== Data supplied ==

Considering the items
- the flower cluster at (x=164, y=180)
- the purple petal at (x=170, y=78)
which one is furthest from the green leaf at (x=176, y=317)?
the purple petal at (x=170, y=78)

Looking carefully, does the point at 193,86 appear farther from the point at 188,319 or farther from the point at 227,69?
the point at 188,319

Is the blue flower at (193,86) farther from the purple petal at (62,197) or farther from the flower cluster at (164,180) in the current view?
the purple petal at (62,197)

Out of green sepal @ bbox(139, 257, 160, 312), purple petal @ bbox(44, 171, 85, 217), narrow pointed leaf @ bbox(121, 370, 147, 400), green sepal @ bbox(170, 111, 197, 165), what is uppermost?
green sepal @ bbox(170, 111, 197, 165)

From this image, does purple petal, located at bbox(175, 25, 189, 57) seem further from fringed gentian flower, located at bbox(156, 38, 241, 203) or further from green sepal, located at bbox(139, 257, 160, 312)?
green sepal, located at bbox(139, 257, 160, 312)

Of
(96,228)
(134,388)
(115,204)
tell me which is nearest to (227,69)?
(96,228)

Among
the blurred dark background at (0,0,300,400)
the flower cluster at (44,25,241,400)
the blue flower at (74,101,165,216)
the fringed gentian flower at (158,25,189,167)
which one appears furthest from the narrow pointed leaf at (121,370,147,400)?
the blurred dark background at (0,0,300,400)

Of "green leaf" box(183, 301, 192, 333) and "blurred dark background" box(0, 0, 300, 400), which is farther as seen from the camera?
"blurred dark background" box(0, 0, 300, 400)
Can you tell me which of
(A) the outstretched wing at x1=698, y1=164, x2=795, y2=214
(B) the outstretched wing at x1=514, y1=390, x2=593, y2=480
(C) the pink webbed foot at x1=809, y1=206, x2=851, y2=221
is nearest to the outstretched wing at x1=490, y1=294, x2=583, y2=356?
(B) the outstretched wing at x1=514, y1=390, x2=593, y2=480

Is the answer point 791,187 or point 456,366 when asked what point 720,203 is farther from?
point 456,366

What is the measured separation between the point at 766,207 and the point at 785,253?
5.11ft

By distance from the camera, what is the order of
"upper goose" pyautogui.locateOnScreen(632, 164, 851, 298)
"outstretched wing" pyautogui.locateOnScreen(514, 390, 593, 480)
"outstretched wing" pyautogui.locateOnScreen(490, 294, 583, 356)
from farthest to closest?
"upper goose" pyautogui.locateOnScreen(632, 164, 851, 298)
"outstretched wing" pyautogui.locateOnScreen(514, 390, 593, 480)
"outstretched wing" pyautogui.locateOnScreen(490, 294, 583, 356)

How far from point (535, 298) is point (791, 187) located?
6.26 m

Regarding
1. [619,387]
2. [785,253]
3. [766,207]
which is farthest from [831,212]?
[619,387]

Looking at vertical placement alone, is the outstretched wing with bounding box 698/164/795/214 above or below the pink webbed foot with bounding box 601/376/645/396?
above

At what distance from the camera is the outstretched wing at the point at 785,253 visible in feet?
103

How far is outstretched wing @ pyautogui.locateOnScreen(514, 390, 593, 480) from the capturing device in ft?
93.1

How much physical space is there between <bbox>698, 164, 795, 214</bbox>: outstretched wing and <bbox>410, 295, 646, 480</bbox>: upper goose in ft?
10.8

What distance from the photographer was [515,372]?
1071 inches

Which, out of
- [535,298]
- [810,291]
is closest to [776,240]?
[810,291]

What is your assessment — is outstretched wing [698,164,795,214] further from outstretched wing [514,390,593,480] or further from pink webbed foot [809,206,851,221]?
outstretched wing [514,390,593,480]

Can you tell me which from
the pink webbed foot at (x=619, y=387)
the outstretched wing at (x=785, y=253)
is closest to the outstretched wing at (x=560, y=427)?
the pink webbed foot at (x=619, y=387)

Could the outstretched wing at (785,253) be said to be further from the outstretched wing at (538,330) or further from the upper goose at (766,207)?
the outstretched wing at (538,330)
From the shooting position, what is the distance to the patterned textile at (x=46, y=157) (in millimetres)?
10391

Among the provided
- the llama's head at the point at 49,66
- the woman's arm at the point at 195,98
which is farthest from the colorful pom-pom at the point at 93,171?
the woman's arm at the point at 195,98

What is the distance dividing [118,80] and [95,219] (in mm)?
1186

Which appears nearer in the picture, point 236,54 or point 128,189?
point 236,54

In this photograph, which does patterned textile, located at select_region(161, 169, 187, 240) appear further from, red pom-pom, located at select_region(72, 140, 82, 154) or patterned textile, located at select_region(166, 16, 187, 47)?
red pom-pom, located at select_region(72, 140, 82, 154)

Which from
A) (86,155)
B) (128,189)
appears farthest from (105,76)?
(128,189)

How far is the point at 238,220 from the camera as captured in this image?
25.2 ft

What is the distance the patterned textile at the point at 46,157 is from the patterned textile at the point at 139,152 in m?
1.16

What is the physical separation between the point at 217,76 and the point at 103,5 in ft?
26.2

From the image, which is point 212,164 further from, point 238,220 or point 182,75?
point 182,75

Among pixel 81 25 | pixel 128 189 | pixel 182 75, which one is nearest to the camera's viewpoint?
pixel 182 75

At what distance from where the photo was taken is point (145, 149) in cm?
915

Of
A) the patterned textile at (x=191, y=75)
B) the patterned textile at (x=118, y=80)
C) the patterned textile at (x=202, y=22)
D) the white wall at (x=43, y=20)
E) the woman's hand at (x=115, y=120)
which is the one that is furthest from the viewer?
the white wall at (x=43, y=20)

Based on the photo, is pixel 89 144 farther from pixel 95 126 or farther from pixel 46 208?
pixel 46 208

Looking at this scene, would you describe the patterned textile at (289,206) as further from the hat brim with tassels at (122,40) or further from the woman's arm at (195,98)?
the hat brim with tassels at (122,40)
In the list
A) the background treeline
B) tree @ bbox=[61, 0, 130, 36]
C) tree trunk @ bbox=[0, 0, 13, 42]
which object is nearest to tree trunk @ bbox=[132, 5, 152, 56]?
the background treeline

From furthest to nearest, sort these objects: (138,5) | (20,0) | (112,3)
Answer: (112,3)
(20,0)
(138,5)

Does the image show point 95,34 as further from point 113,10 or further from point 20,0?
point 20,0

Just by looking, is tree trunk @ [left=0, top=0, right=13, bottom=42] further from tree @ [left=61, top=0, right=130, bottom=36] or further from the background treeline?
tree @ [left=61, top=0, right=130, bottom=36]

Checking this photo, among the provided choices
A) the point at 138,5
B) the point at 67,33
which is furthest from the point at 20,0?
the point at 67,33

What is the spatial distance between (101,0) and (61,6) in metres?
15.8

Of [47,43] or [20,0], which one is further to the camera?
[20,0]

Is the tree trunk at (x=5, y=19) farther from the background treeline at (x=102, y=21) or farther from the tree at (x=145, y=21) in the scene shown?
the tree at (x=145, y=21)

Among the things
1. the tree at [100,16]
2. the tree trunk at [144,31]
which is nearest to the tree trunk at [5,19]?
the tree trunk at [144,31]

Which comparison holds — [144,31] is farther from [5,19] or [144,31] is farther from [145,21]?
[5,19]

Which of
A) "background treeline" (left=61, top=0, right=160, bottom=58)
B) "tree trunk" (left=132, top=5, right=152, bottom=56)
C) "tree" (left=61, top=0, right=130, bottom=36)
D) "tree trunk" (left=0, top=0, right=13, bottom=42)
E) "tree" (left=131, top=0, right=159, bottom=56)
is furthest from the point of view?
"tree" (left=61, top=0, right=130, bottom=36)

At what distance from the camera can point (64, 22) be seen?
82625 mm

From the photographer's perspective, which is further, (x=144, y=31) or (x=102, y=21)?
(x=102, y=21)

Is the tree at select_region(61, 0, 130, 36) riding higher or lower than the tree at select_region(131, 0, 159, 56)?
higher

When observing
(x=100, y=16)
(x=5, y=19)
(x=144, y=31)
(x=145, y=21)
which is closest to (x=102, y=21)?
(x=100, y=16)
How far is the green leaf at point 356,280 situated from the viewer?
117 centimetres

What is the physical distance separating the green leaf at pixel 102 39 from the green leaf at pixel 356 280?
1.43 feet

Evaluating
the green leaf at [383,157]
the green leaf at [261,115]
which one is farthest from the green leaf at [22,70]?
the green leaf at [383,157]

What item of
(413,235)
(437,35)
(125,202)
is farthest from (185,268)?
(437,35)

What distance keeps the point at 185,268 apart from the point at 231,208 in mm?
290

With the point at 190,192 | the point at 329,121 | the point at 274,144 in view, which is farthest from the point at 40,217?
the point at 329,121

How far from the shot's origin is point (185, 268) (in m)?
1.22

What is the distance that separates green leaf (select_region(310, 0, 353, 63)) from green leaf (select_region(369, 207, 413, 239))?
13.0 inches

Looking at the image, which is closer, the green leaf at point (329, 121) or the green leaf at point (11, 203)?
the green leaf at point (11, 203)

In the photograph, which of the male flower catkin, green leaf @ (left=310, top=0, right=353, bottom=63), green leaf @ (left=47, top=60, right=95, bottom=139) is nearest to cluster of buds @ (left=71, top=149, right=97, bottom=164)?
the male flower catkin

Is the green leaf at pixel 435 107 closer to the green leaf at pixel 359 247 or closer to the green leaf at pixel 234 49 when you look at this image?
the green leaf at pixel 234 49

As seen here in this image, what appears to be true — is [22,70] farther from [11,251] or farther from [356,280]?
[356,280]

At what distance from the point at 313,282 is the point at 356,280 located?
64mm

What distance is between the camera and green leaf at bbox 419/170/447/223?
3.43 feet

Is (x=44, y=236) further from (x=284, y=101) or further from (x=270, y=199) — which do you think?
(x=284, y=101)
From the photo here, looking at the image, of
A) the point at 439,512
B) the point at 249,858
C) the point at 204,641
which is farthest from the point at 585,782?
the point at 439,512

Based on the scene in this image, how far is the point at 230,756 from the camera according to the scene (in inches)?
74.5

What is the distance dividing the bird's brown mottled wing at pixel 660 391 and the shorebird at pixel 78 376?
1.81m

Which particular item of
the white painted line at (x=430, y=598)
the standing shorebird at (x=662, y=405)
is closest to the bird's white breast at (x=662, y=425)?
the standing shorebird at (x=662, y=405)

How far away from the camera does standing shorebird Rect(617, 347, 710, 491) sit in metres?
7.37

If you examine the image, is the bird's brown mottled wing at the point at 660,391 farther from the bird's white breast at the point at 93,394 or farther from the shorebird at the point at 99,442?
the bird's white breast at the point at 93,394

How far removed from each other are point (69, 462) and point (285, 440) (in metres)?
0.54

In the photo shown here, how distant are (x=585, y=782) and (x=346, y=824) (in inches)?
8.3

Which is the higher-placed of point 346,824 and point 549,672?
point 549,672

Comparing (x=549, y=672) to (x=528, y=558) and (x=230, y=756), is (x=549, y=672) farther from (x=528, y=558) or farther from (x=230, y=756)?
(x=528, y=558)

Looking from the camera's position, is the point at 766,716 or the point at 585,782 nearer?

===

### What you should do
Copy the records word for word, starting at the line that contains "How far away" and ending with the last line of the records.

### Exercise response
How far away from the camera does standing shorebird Rect(617, 347, 710, 491) sit in metres?
7.37

If you examine the image, is the bird's brown mottled wing at the point at 660,391 farther from the bird's white breast at the point at 93,394 or farther from the shorebird at the point at 99,442?
the bird's white breast at the point at 93,394

How far removed from each other are point (69, 462) and point (285, 440) (in metres)?
0.54

In the photo shown here, how distant are (x=585, y=782) and (x=346, y=824) (in inches)?
8.3

Which is the higher-placed of point 346,824 and point 549,672?
point 549,672

Comparing (x=549, y=672) to (x=528, y=558) and (x=230, y=756), is (x=549, y=672) farther from (x=528, y=558) or farther from (x=230, y=756)?
(x=528, y=558)

Looking from the camera's position, is the point at 766,716 or the point at 585,782 nearer?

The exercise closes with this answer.